CDC Group wants impact funds to expand their focus beyond the financial services sector.
The UK development finance institution, which has £5.8 billion ($7.5 billion; €6.7 billion) of net assets, wants to see more impact funds in South Asia, head of South Asia Srini Nagarajan told Private Equity International. The region accounts for 35 percent of its $5.6 billion investment portfolio, behind Africa at 52 percent, per CDC’s website.
“Impact funds have to go beyond financial services in most markets and demonstrate that they can create impact in other sectors,” Nagarajan said.Financial services and microfinance investments represent 24 percent of the Global Impact Investing Network’s $239 billion of impact AUM, according to the association’s 2019 Annual Investor Survey. Energy is the next most popular at 15 percent.
“If you look at impact funds, they’re mostly around FS because they’re mainly hugely successful in generating returns in financial services, but there is scope for them to go into areas like healthcare, education and maybe logistics. What we’re encouraging most impact funds to do is start looking outside.”
CDC invests from its balance sheet, which it calls the ‘Growth Portfolio’, and a separate bucket known as the ‘Catalyst Portfolio’ targeting higher risk deals with greater potential for development impact. The latter was created in 2017 and is not expected to exceed more than 20 percent of the portfolio, according to the Independent Commission for Aid Impact.

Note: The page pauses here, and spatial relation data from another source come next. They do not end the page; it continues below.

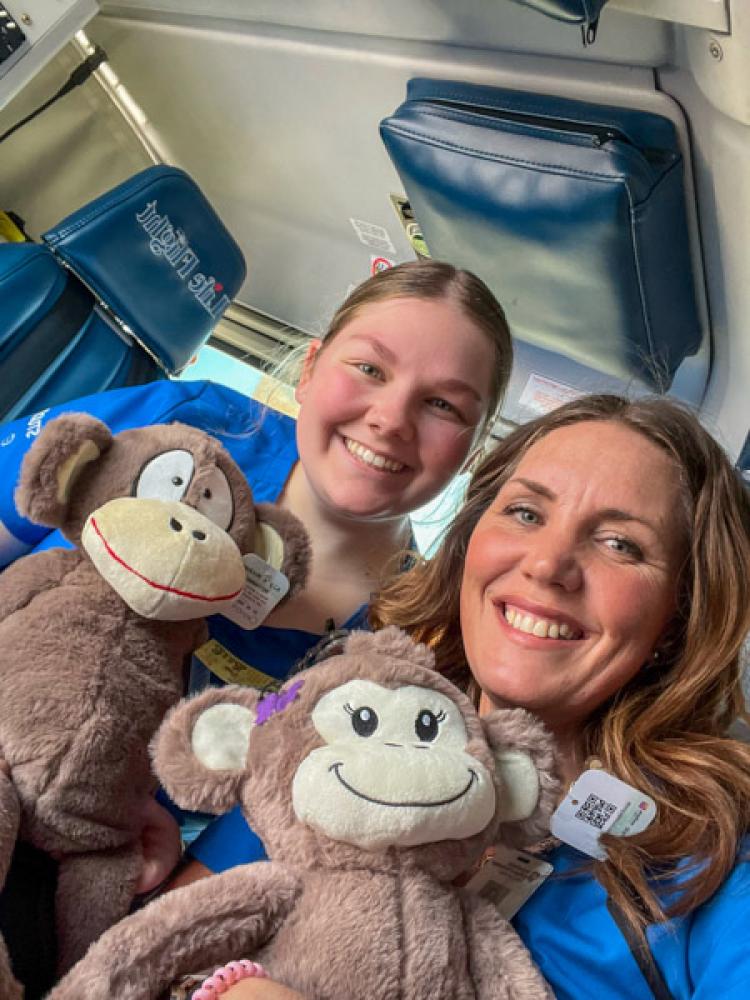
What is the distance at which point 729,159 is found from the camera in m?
1.50

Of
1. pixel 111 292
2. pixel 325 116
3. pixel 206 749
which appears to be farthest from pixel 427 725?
pixel 325 116

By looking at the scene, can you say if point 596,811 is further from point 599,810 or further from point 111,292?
point 111,292

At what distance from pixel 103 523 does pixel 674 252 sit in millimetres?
1182

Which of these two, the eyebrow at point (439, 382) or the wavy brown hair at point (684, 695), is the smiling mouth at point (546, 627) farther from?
the eyebrow at point (439, 382)

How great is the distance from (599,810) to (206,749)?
43 cm

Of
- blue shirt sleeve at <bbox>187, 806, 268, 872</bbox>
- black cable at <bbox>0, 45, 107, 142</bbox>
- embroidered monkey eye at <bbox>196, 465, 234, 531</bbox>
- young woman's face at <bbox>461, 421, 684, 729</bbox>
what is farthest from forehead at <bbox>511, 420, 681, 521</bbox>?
black cable at <bbox>0, 45, 107, 142</bbox>

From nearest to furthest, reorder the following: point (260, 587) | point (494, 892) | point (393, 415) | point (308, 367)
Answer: point (494, 892) → point (260, 587) → point (393, 415) → point (308, 367)

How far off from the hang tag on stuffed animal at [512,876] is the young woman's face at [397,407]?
2.16 feet

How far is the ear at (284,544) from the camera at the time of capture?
1.28 metres

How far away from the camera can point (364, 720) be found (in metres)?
0.84

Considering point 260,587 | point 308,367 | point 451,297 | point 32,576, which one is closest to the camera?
point 32,576

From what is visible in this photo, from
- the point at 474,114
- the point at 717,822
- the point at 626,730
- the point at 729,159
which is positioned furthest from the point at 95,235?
the point at 717,822

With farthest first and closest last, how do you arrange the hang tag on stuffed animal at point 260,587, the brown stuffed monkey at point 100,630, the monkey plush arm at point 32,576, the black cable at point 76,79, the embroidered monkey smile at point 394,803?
1. the black cable at point 76,79
2. the hang tag on stuffed animal at point 260,587
3. the monkey plush arm at point 32,576
4. the brown stuffed monkey at point 100,630
5. the embroidered monkey smile at point 394,803

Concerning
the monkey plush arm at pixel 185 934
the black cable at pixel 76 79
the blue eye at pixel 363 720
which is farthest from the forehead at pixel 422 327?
the black cable at pixel 76 79
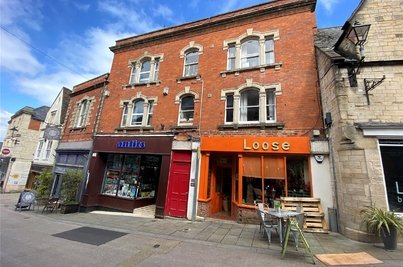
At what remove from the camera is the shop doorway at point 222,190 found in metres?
11.2

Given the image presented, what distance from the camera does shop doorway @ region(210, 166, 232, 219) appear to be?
443 inches

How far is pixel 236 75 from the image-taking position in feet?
37.2

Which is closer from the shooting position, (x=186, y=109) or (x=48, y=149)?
(x=186, y=109)

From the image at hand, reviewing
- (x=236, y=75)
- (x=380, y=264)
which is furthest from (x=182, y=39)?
(x=380, y=264)

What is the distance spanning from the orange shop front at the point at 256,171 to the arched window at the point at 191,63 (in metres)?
4.56

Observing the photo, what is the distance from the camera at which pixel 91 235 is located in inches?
309

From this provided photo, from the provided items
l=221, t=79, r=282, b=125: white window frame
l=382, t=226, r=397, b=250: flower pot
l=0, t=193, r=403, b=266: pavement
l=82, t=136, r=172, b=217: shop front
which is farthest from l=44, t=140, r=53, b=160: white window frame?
l=382, t=226, r=397, b=250: flower pot

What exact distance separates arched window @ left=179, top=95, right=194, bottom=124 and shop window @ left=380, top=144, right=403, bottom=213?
851 cm

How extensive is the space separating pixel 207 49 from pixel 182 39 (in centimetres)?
221

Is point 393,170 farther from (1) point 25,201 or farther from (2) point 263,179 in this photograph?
(1) point 25,201

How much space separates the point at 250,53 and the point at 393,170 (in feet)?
27.1

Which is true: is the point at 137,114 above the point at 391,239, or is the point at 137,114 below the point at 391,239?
above

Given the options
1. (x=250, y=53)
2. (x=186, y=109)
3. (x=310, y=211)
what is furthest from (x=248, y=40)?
(x=310, y=211)

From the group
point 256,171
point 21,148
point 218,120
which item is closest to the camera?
point 256,171
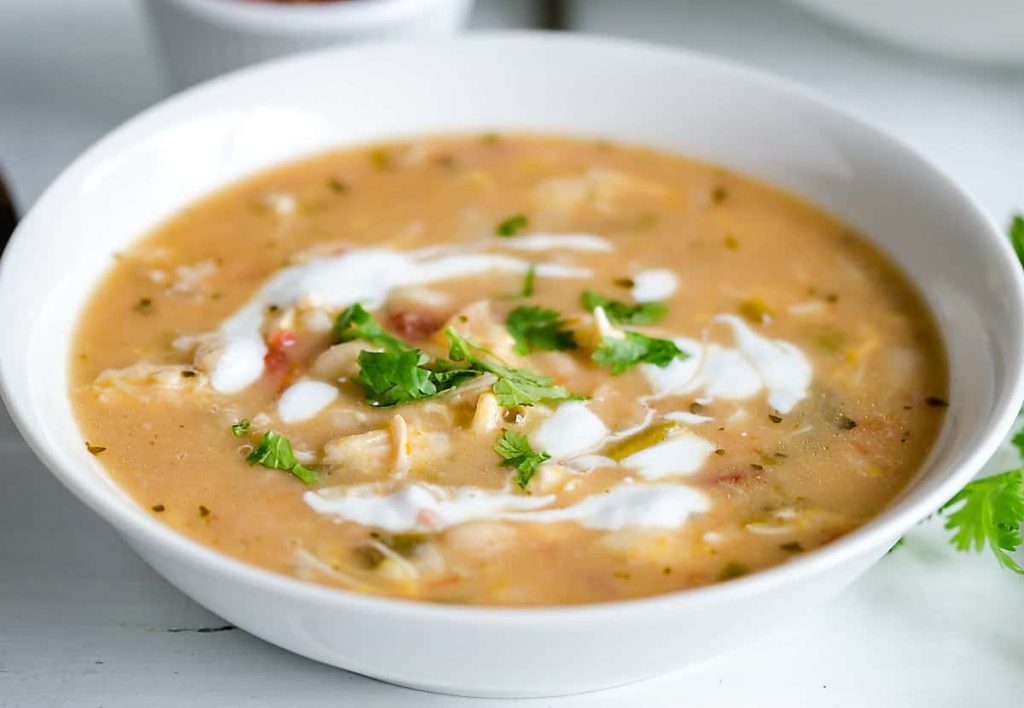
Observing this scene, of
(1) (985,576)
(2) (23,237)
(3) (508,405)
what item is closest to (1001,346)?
(1) (985,576)

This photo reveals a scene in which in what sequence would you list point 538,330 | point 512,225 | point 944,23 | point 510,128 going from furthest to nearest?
1. point 944,23
2. point 510,128
3. point 512,225
4. point 538,330

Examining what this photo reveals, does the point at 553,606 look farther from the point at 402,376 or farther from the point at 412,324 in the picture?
the point at 412,324

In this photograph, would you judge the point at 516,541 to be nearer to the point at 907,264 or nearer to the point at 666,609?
the point at 666,609

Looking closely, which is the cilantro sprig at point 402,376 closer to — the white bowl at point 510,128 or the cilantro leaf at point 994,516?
the white bowl at point 510,128

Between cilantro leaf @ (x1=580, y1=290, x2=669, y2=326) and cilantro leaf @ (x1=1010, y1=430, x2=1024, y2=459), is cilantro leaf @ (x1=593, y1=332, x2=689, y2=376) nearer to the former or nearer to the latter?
cilantro leaf @ (x1=580, y1=290, x2=669, y2=326)

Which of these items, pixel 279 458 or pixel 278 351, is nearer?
pixel 279 458

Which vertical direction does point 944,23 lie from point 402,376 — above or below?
above

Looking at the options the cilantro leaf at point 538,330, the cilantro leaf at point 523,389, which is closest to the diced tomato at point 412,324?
the cilantro leaf at point 538,330

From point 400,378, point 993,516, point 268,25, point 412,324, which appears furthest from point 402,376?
point 268,25
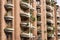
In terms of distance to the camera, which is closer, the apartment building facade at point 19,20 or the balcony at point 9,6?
the apartment building facade at point 19,20

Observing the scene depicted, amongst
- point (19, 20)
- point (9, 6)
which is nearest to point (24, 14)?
point (19, 20)

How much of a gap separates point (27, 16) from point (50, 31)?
9.75m

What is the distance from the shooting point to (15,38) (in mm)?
20297

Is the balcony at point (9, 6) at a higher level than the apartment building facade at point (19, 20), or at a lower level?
higher

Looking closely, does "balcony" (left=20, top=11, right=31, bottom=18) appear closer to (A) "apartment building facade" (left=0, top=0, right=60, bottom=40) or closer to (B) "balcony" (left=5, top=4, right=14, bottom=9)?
(A) "apartment building facade" (left=0, top=0, right=60, bottom=40)

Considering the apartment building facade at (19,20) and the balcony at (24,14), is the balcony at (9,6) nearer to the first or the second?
the apartment building facade at (19,20)

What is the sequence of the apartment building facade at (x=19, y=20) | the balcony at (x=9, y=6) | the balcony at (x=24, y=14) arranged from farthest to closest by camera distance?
1. the balcony at (x=24, y=14)
2. the balcony at (x=9, y=6)
3. the apartment building facade at (x=19, y=20)

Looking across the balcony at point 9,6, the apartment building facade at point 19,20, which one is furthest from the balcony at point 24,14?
the balcony at point 9,6

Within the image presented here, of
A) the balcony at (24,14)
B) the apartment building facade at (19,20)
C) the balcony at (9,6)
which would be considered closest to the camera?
the apartment building facade at (19,20)

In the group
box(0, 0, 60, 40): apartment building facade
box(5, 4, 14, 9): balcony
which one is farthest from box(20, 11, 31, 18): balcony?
box(5, 4, 14, 9): balcony

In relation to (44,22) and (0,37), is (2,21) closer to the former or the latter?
(0,37)

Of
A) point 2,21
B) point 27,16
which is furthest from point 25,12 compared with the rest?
point 2,21

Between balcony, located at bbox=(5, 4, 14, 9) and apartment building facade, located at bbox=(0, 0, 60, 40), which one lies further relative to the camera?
balcony, located at bbox=(5, 4, 14, 9)

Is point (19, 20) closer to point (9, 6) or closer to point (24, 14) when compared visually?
point (24, 14)
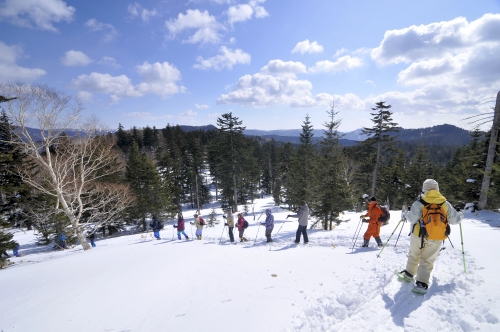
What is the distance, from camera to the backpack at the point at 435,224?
451 cm

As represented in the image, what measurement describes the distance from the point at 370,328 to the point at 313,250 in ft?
16.3

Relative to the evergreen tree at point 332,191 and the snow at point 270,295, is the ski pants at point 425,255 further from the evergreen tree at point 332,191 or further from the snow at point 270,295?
the evergreen tree at point 332,191

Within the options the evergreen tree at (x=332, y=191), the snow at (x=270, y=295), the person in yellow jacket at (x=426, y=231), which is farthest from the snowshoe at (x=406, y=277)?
the evergreen tree at (x=332, y=191)

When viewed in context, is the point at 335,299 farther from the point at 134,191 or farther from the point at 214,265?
the point at 134,191

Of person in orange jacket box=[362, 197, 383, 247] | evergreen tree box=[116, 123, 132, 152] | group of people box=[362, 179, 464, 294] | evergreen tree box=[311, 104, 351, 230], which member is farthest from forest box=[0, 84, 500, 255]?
evergreen tree box=[116, 123, 132, 152]

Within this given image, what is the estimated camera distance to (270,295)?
16.5 feet

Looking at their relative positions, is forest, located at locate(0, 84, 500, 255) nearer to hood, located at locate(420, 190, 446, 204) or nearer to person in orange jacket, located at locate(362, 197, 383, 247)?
person in orange jacket, located at locate(362, 197, 383, 247)

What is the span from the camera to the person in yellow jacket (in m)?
4.52

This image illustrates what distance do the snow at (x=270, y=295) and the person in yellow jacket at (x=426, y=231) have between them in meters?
0.44

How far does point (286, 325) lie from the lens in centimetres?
396

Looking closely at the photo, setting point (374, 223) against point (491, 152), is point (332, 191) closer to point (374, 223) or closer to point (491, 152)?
point (374, 223)

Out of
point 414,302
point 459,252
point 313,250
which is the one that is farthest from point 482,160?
point 414,302

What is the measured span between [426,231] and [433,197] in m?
0.73

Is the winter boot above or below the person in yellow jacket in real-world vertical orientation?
below
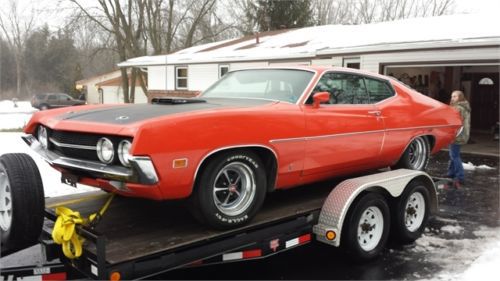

The institution pursues fund commitments and direct control investments. Its funds portfolio includes the $96 million Aavishkaar Bharat Fund, a 2017-vintage targeting South Asia; the $34.5 million Anthem Asia SME Venture Fund, a 2018-vintage targeting women-led businesses in Myanmar; and the $130 million GEF South Asia Growth Fund II, a 2019-vintage operating in India and Bangladesh, according to PEI data.
“Climate change is an extremely topical issue that’s becoming more and more relevant, particularly for people living in the northern part of India where it’s an everyday survival issue,” Nagarajan said.
“It’s also a survival issue for people in Bangladesh because they’re constantly hit by floods.”
Debt is likely to play an increasingly important role in South Asia, he noted. The asset class accounts for only 17 percent of the global portfolio, behind fund commitments at 47 percent and direct equity at 35 percent. Debt made up 40 percent of CDC’s new commitments in 2018, ahead of fund commitments and direct investments.
“If you ask me where there’ll be a lot more focus, it’s debt, because that’s where we really think we’ll be focusing a lot more in these markets,” Nagarajan said.
“There’ll be a lot more debt opportunities than equity; it’s going to take more time to create equity deals and it’ll cost a little bit more education as well. More equity would only come with a more vibrant exit environment.”
CDC intends to launch a Nepal office within the next six months after having completed two deals there in the past year, Nagarajan added. The most recent was a $12 million investment into WorldLink, the country’s largest private internet service provider, in October.
The institution is most active in India, which accounts for 29.7 percent of its portfolio; Bangladesh is its next largest South Asian market, followed by Pakistan.
“We want to raise the game in Pakistan and Bangladesh substantially, given the very size of these countries,” Nagarajan said.
“There are not enough fund opportunities at this point in time. There are a few which we are examining and some of them are in our pipeline, but for [countries] of this size and intellectual capability, I’m a bit surprised. I would like to see a more vibrant PE and VC fund environment.”